* _What the task requires_: Determine how many lines in the records hold "site", then give that number by itself.

* _Extracted material_:
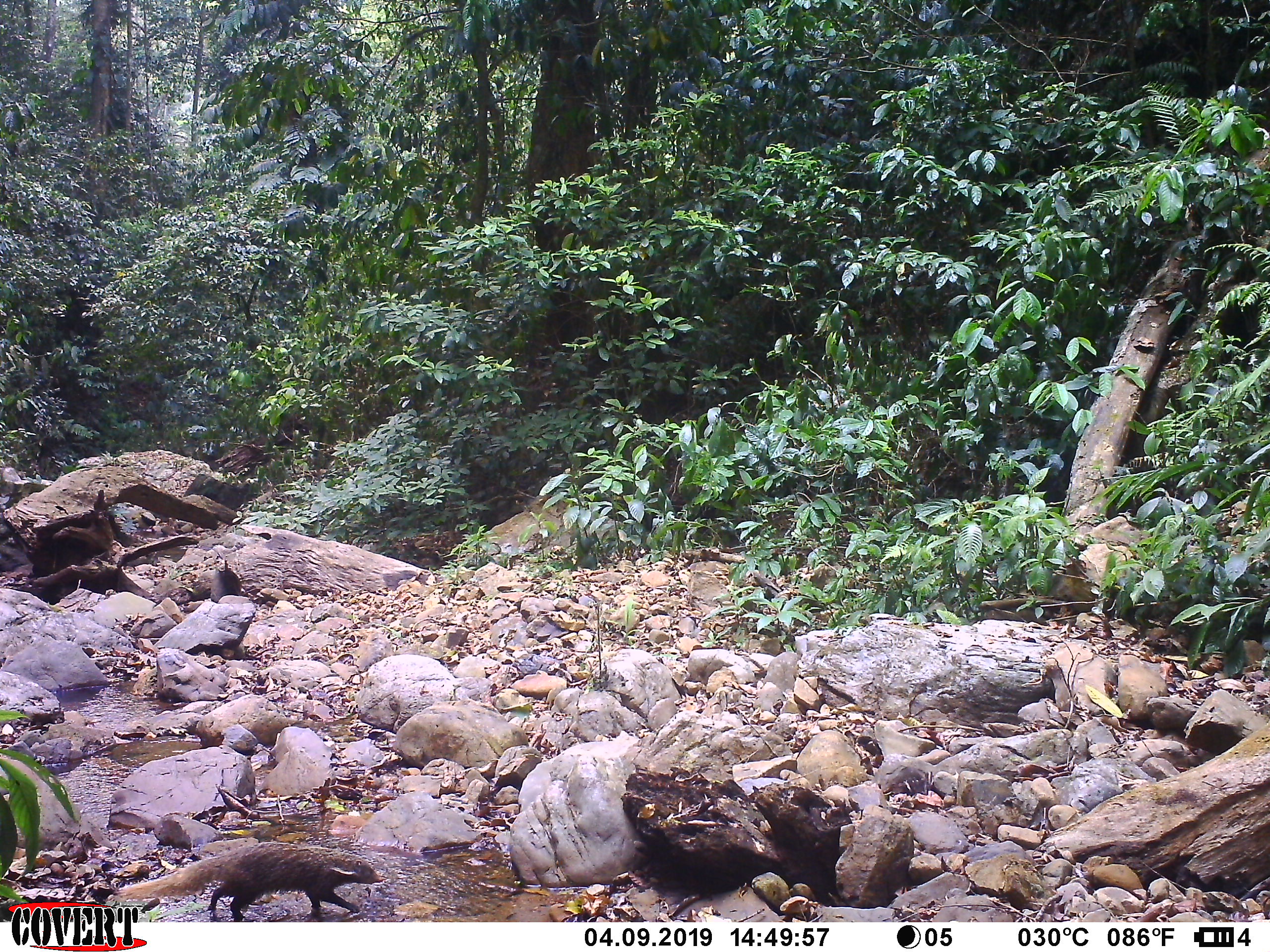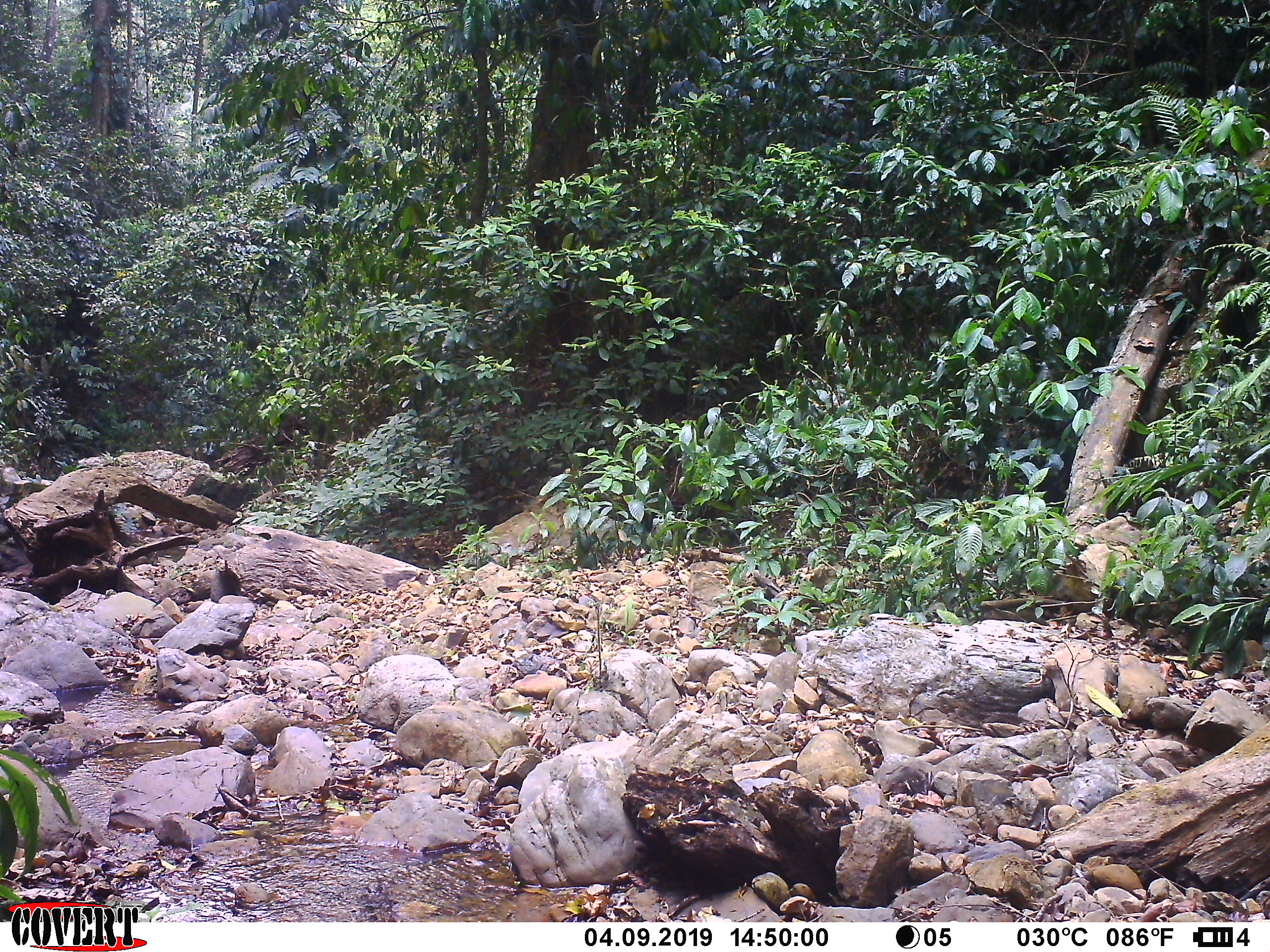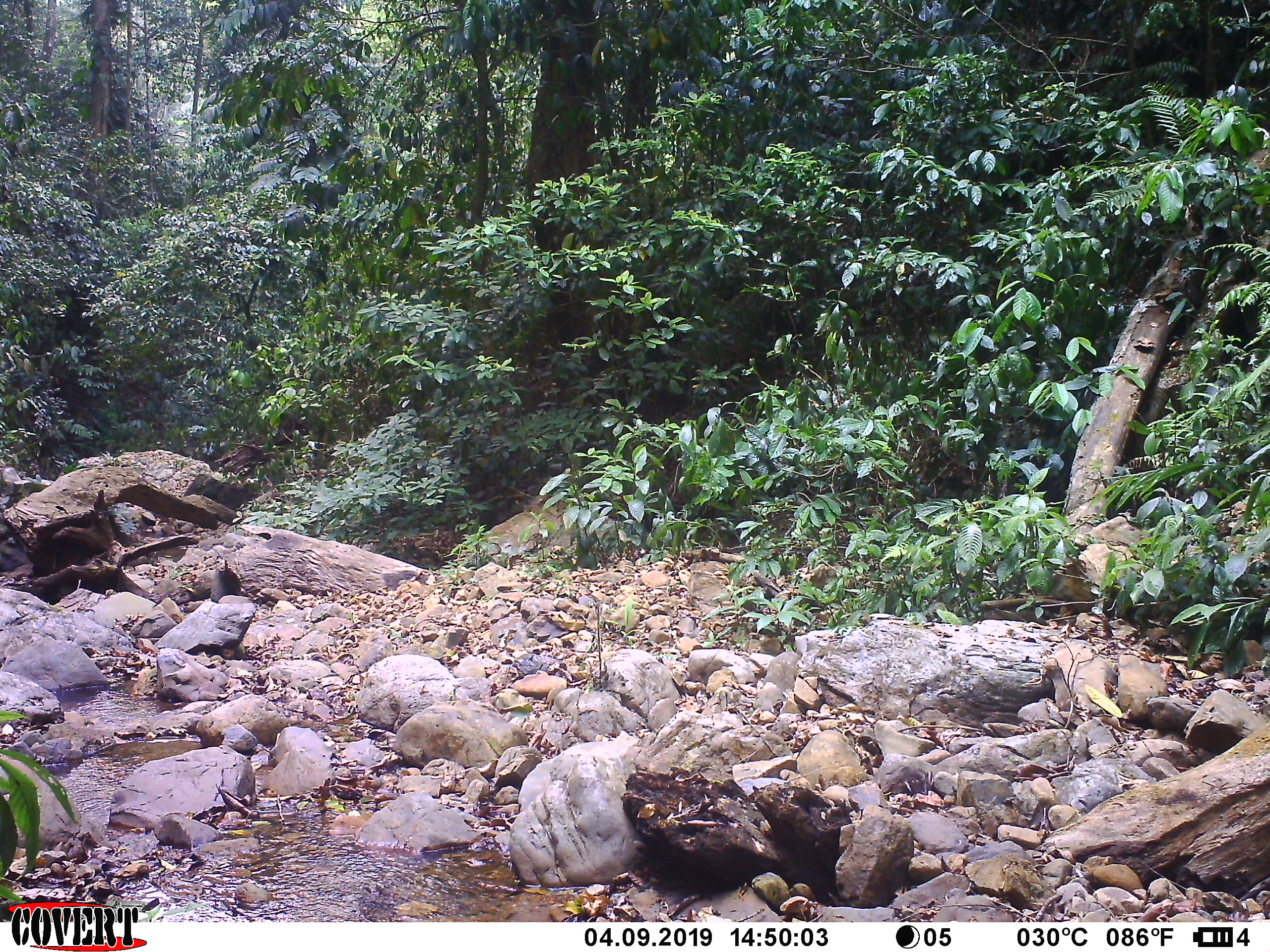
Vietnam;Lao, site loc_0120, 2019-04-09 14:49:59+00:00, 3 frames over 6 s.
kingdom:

--

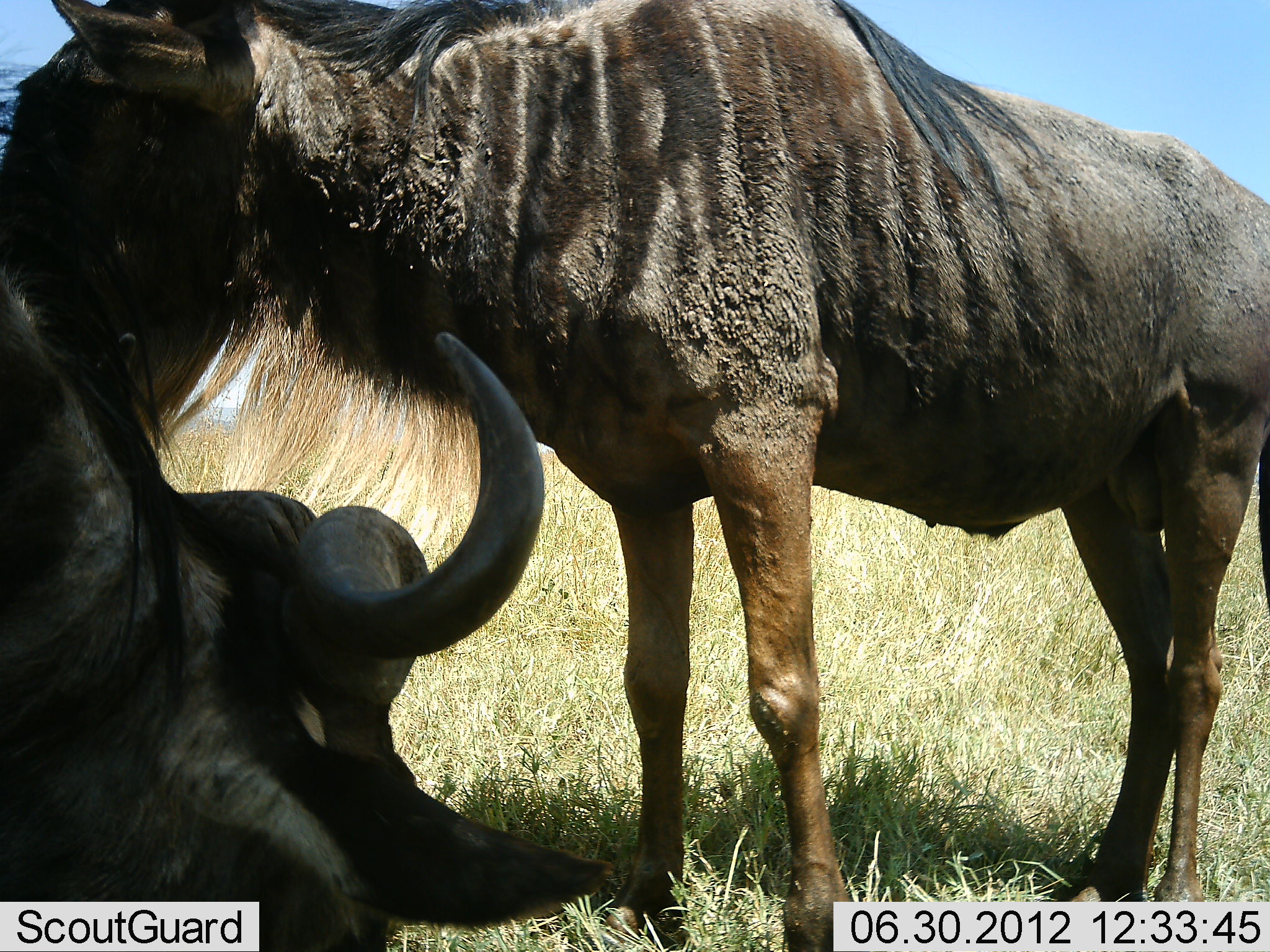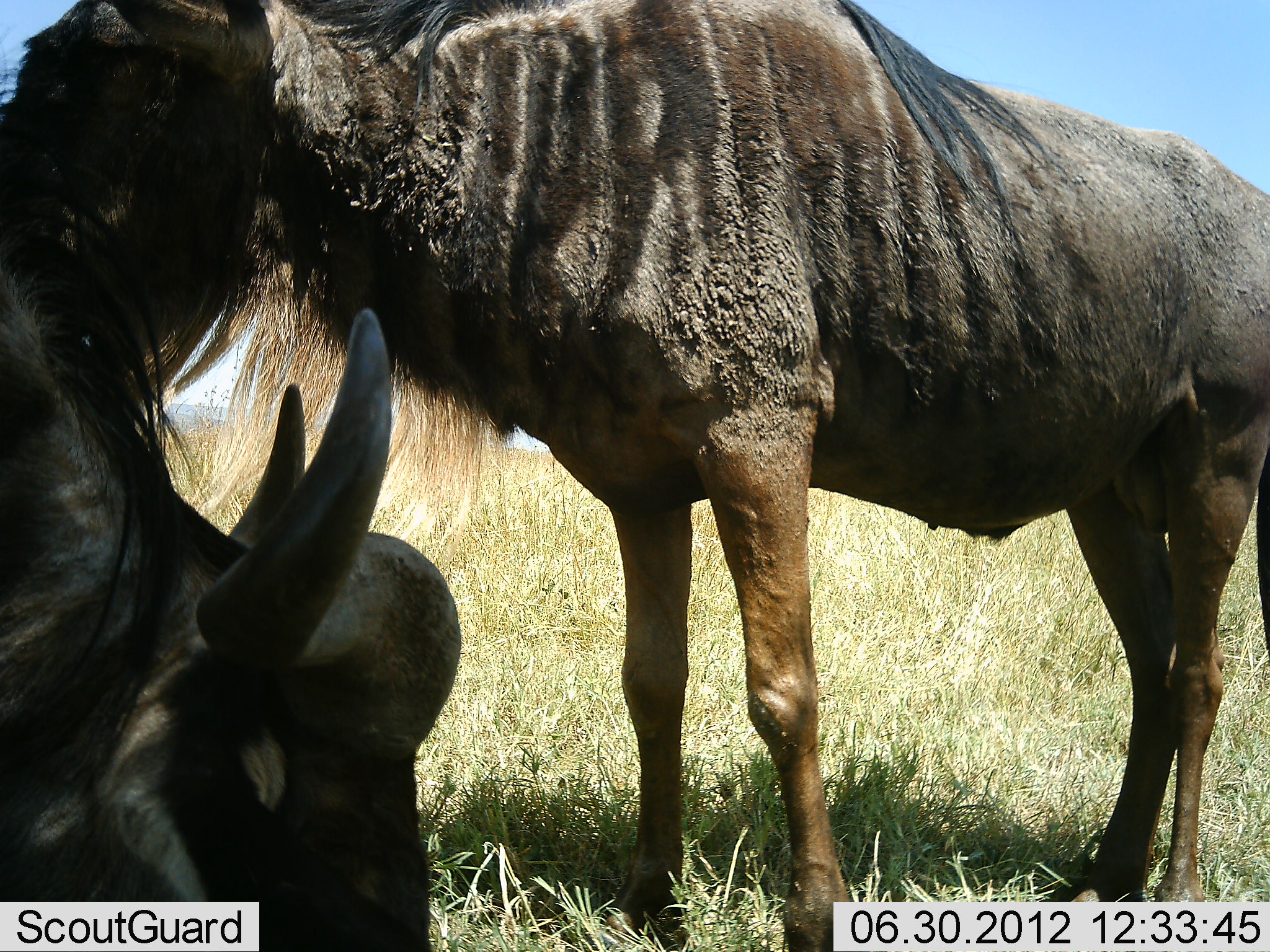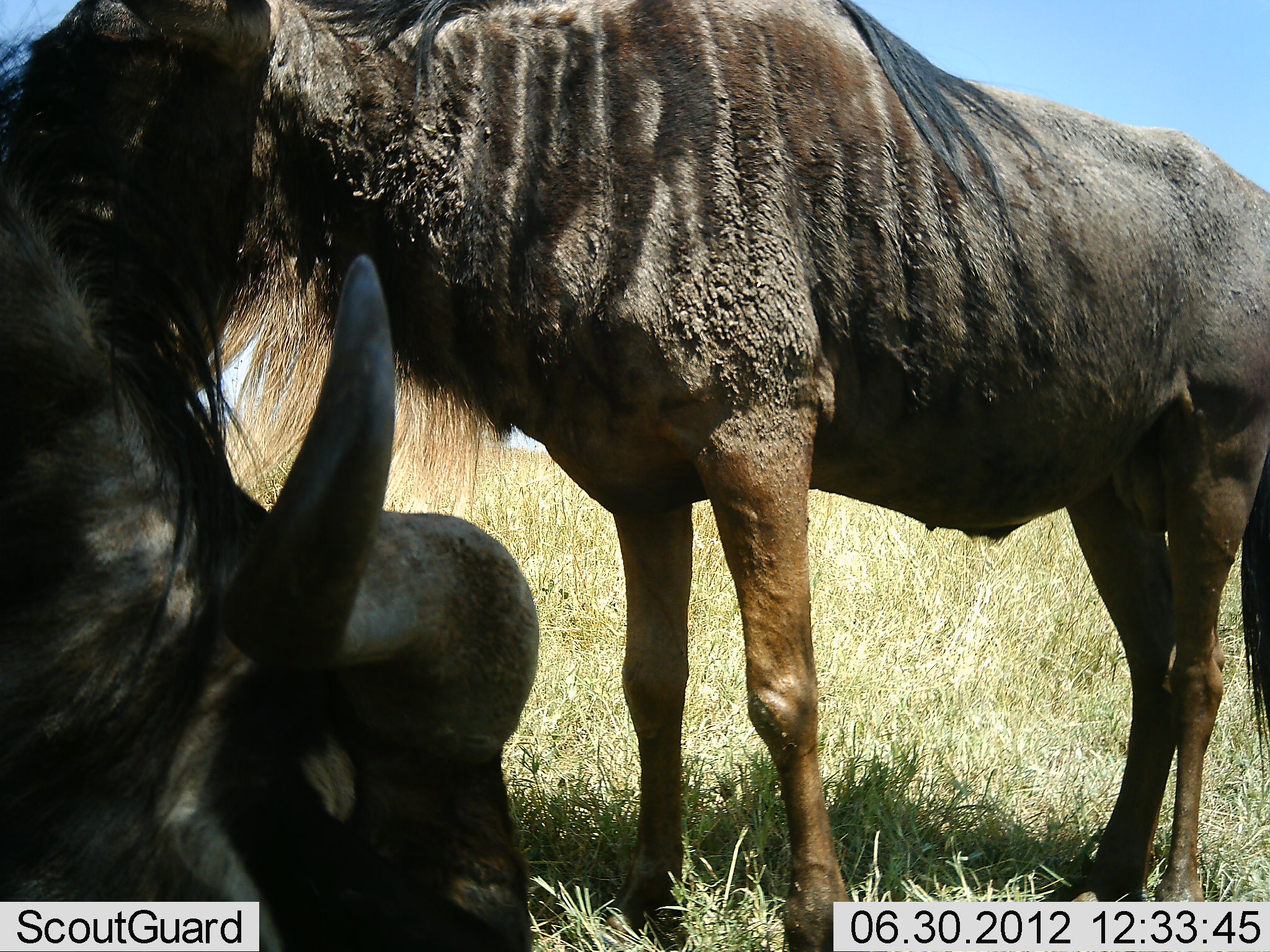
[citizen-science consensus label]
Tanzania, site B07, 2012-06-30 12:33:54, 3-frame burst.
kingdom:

* _Response below_: 2